BLOG 5 REASONS WHY YOU SHOULD TAKE A REST DAY IS EMPTY

1. They help you get stronger

While you may think fitness gains are only made when you're beasting yourself during a sweat session, rest is just as important if you want to hit your workout goals.

Every time you work out you create microscopic tears in your muscle tissues. When you rest, your muscles start to heal and grow back stronger, meaning you'll be able to do the same workout with less effort in the future.

2. They help you avoid injury

If you skip rest days, it could lead to longer spells out through injury. Working out when your body and mind are tired means you're more likely to have bad form, trip or stumble. You're also at risk of overuse injuries as you constantly stress and strain the body and don't allow it the necessary time to repair itself.

 A recent study found that overuse injuries were the most common types of injury in elite athletics, leading to at least three weeks out of training for affected athletes.

So if you want to avoid weeks or even months of being unable to train, make sure you give yourself sufficient time to rest.

3. They help you make fitness progress

Train too much without resting and you could see your fitness progress grind to a halt or even go into reverse. Exercise releases stress hormones and, just as working long hours with no days off can negatively impact your health, too much exercise without enough rest can lead to burnout.

Also known as overtraining syndrome, burning out can affect your central nervous system, throwing everything out of whack. Your central nervous system is made up of different parts including the sympathetic nervous system - which triggers fight or flight mode - and the parasympathetic nervous system, which helps calm your body down again. If you're not taking the time you need to rest and recover, then the constant stress of exercise can mess with your system's natural responses.

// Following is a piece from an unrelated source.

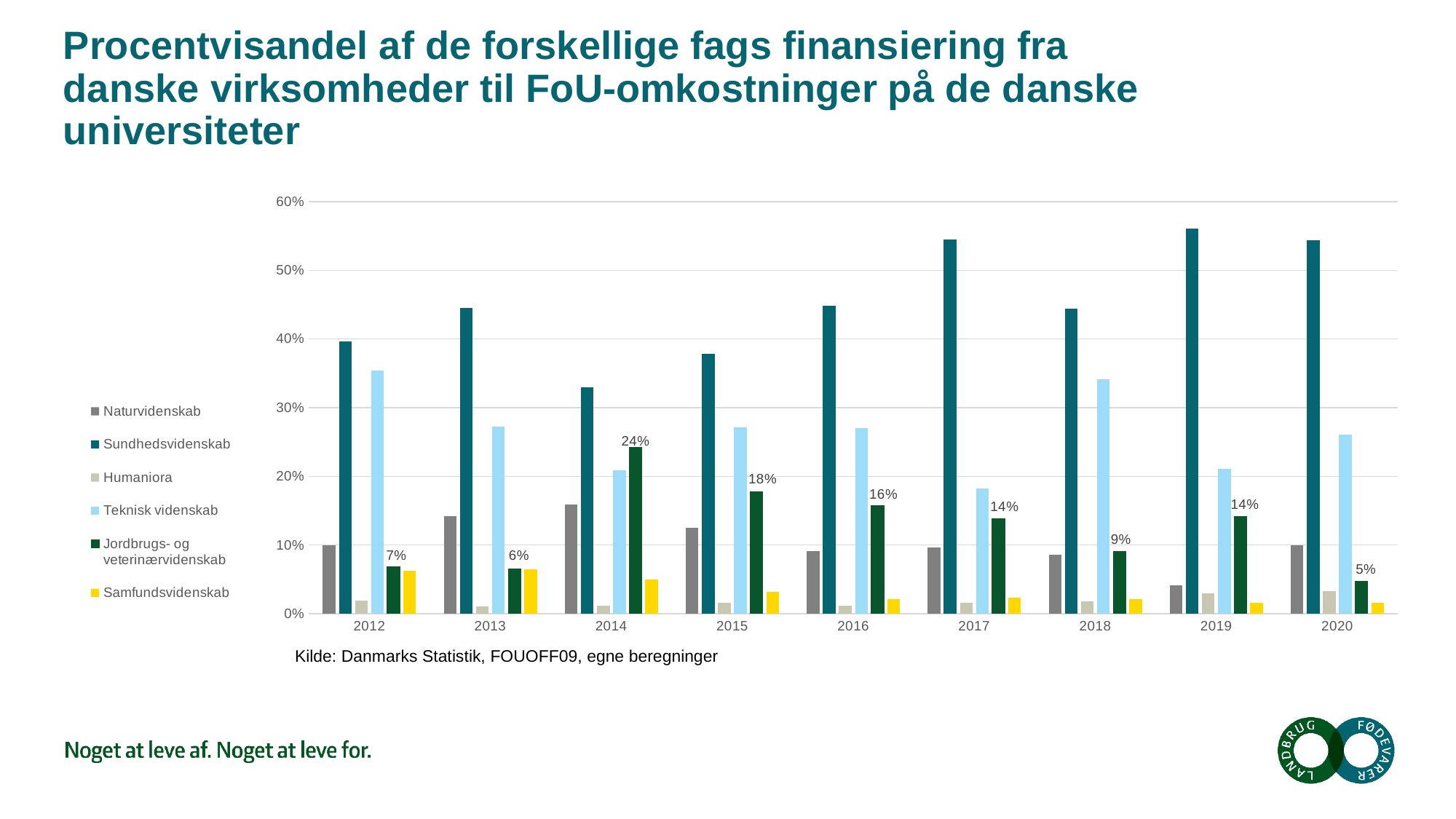
How many series does the legend list? 6 What is the value for Jordbrugs- og veterinærvidenskab in 2014? 24% What is the value for Jordbrugs- og veterinærvidenskab in 2012? 7% How many years are shown on the x axis? 9 What is the difference between the Jordbrugs- og veterinærvidenskab values for 2014 and 2015? 6 percentage points Is the value for Sundhedsvidenskab in 2019 greater or less than 50%? greater In which year is the value for Jordbrugs- og veterinærvidenskab lowest? 2020 What kind of chart is shown on the slide? Bar chart What is the value for Jordbrugs- og veterinærvidenskab in 2020? 5% In which year is the value for Jordbrugs- og veterinærvidenskab highest? 2014 Which year has the larger value for Jordbrugs- og veterinærvidenskab, 2016 or 2017? 2016 Is the value for Naturvidenskab in 2014 greater or less than 20%? less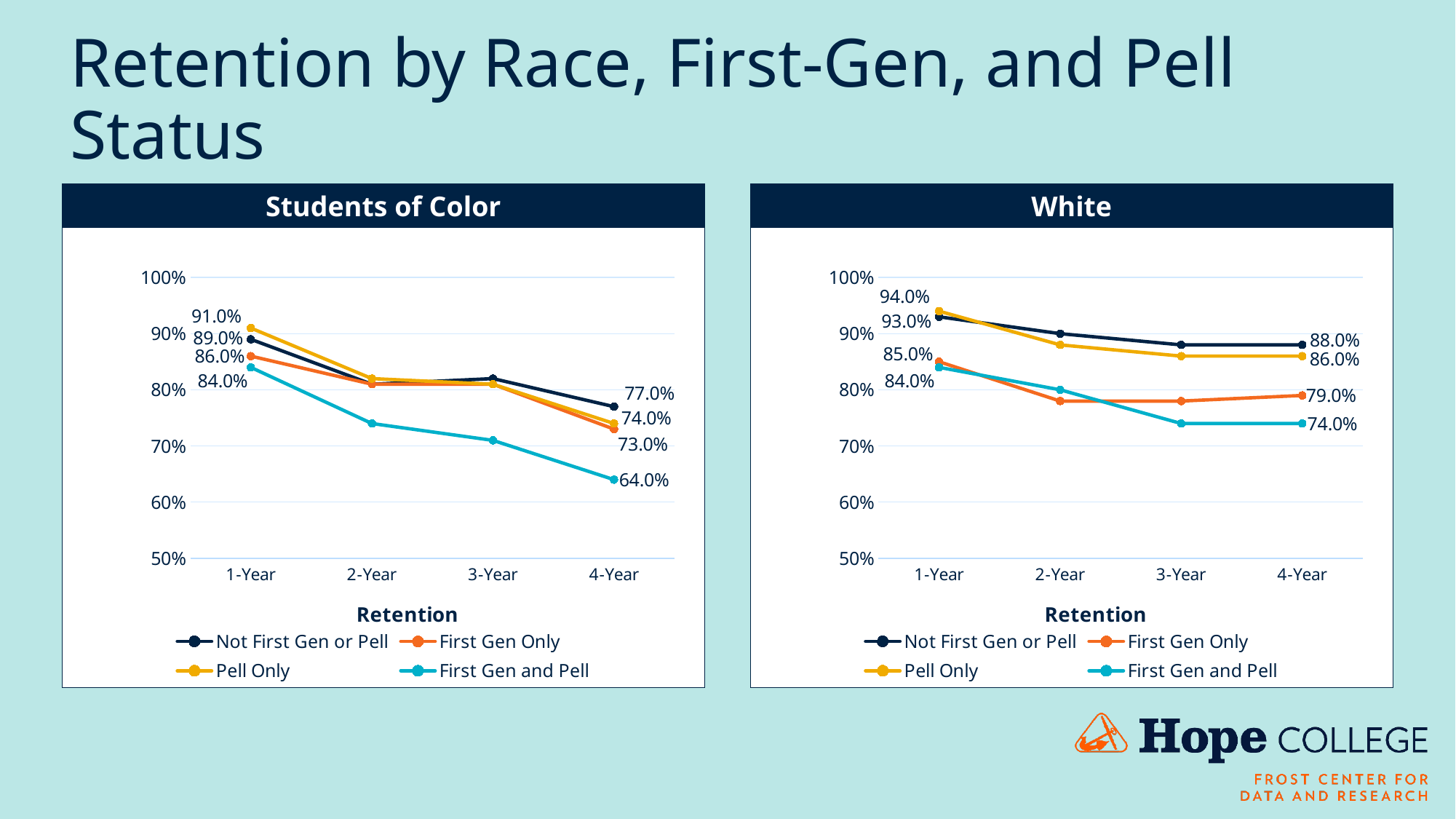
In the "Students of Color" chart, which group has the lowest 4-Year retention? First Gen and Pell In the "White" chart, which is higher at 4-Year: Not First Gen or Pell or First Gen Only? Not First Gen or Pell How many retention points are shown along the x axis of the "Students of Color" chart? 4 In the "Students of Color" chart, what is the 1-Year retention for Pell Only? 91.0% In the "Students of Color" chart, what is the difference between the 4-Year retention of Not First Gen or Pell and First Gen and Pell? 13.0% In the "Students of Color" chart, what is the 4-Year retention for First Gen and Pell? 64.0% What kind of chart is the "Students of Color" chart? Line chart In the "White" chart, what is the 4-Year retention for First Gen and Pell? 74.0% In the "White" chart, what is the 4-Year retention for Not First Gen or Pell? 88.0% How many series does the legend of the "White" chart list? 4 In the "Students of Color" chart, what is the 4-Year retention for Not First Gen or Pell? 77.0% In the "Students of Color" chart, is the 2-Year retention for First Gen and Pell greater or less than 80%? less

This can leave you feeling constantly tired and drained. Workouts can feel much harder than they used to and you may struggle to do exercises you found fairly straightforward before.

4. They mean you can train even harder

We all know that feeling. You've just finished 30 seconds of flat-out exercise in your HIIT session and swear you couldn't do another evil burpee again, ever. Then, just 20 seconds later, you're ready to go hard and attack it again.

That's what rest days are like. Taking time off gives your body and mind time to reset, recharge and recover. Your muscles will be less sore and fatigued and, instead of just going through the motions, you'll be able to give your next workout the effort it needs to get results.

Studies have shown a lack of sleep can result in low motivation to take part in leisure activities you usually enjoy, and failing to take mental breaks to recover from exercise can have a similar effect. Mini breaks keep your motivation running on overdrive, preventing exercise from becoming a chore. Absence makes the mojo grow stronger.

5. They help you build long-term habits

A survey of over 2,000 people found that 33 per cent who don't exercise say it's because they don't have the time. While we all know how easy it is to fit a HIIT session into your daily routine, that becomes much harder, logistically and psychologically, if you're trying to do it every day of the week.

Rest days help make your schedule more flexible, leaving you to build workouts around your life rather than vice versa. Having that flexibility can also make your workout regime more sustainable - if you are unable to workout one day, then you can swap it for your rest day and complete your workout later in the week without compromising your training. This helps you build healthy habits you can keep up for life, too.